The board said 6,658 homes changed hands last month in the Greater Toronto Area, up 44.4 per cent compared with 4,611 in the same month last year. Sales were up 14 per cent from September on a seasonally adjusted basis.

The average selling price was up 1.1 per cent compared with a year earlier at $1,135,215. The composite benchmark price, meant to represent the typical home, was down 3.3 per cent year-over-year.

“While we are still early in the Bank of Canada’s rate cutting cycle, it definitely does appear that an increasing number of buyers moved off the sidelines and back into the marketplace in October,” said TRREB president Jennifer Pearce in a news release.

“The positive affordability picture brought about by lower borrowing costs and relatively flat home prices prompted this improvement in market activity.”

The Bank of Canada has slashed its key interest rate four times since June, including a half-percentage point cut on Oct. 23. The rate now stands at 3.75 per cent, down from the high of five per cent that deterred many would-be buyers from the housing market.

New listings last month totalled 15,328, up 4.3 per cent from a year earlier.

In the City of Toronto, there were 2,509 sales last month, a 37.6 per cent jump from October 2023. Throughout the rest of the GTA, home sales rose 48.9 per cent to 4,149.

The sales uptick is encouraging, said Cameron Forbes, general manager and broker for Re/Max Realtron Realty Inc., who added the figures for October were stronger than he anticipated.

“I thought they’d be up for sure, but not necessarily that much,” said Forbes.

“Obviously, the 50 basis points was certainly a great move in the right direction.
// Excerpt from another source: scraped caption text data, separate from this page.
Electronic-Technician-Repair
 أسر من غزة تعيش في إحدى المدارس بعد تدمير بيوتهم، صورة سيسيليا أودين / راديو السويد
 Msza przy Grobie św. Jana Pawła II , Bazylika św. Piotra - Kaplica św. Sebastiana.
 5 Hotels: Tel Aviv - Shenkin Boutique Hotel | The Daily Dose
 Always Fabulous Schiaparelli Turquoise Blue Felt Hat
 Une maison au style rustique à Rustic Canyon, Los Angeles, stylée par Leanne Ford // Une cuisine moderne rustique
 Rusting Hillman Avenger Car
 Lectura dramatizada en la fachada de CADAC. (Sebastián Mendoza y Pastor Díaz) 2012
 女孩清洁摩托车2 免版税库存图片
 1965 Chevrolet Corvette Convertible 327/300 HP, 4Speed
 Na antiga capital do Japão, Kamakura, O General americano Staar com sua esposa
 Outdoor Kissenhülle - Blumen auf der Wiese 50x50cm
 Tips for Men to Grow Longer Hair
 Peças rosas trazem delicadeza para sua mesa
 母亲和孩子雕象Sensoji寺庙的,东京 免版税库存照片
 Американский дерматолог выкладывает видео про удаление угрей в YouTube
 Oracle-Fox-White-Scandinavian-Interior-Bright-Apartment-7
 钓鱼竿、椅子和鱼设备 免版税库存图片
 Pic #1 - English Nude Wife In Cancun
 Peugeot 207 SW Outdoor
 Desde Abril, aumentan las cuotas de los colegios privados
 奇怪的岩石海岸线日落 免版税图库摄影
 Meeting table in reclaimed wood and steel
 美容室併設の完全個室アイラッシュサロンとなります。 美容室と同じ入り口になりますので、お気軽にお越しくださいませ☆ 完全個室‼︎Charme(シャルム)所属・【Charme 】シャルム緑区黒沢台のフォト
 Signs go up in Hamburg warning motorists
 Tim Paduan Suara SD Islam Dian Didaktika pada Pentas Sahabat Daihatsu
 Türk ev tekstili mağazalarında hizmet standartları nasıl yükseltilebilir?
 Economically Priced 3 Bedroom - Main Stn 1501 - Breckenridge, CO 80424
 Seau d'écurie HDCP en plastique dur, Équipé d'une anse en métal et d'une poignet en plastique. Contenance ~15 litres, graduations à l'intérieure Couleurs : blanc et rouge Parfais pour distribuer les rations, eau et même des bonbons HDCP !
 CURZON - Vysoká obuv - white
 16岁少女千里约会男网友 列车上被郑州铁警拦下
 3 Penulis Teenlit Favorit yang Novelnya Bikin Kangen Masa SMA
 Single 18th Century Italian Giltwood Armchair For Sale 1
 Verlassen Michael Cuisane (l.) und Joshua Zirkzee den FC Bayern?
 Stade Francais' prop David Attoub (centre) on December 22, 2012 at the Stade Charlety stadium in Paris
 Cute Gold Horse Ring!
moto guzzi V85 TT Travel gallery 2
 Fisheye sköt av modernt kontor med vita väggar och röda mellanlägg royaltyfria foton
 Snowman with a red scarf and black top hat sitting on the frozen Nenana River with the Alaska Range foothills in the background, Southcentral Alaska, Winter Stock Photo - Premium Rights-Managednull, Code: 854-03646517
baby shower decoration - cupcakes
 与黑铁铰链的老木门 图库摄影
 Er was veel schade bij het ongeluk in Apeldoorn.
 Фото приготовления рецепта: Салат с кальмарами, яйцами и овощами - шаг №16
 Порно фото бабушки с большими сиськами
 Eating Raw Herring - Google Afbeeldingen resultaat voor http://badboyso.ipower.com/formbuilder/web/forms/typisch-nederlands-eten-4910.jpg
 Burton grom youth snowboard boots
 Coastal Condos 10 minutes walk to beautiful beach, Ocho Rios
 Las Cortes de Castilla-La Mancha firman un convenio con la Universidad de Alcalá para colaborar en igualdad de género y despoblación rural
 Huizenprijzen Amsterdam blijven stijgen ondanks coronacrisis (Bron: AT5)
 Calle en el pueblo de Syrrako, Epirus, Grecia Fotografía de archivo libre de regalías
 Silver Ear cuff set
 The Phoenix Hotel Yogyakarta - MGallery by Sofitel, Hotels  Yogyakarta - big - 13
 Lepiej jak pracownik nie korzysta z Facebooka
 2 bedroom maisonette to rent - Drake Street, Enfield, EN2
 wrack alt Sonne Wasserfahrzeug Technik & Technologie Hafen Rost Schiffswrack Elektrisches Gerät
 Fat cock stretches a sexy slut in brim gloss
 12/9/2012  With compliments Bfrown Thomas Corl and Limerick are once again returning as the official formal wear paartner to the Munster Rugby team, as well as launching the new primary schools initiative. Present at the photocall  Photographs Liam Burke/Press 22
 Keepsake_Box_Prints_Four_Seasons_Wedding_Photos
I just thought it would take more to get things going.”

He said it shows confidence in the market is returning faster than expected, especially among existing homeowners looking for a new property.

“The average consumer who’s employed and may have been able to get some increases in their wages over the last little bit to make up some ground with inflation, I think they’re confident, so they’re looking in the market.

“The conditions are nice because you’ve got a little more time, you’ve got more choice, you’ve got fewer other buyers to compete against.”

All property types saw more sales in October compared with a year ago throughout the GTA.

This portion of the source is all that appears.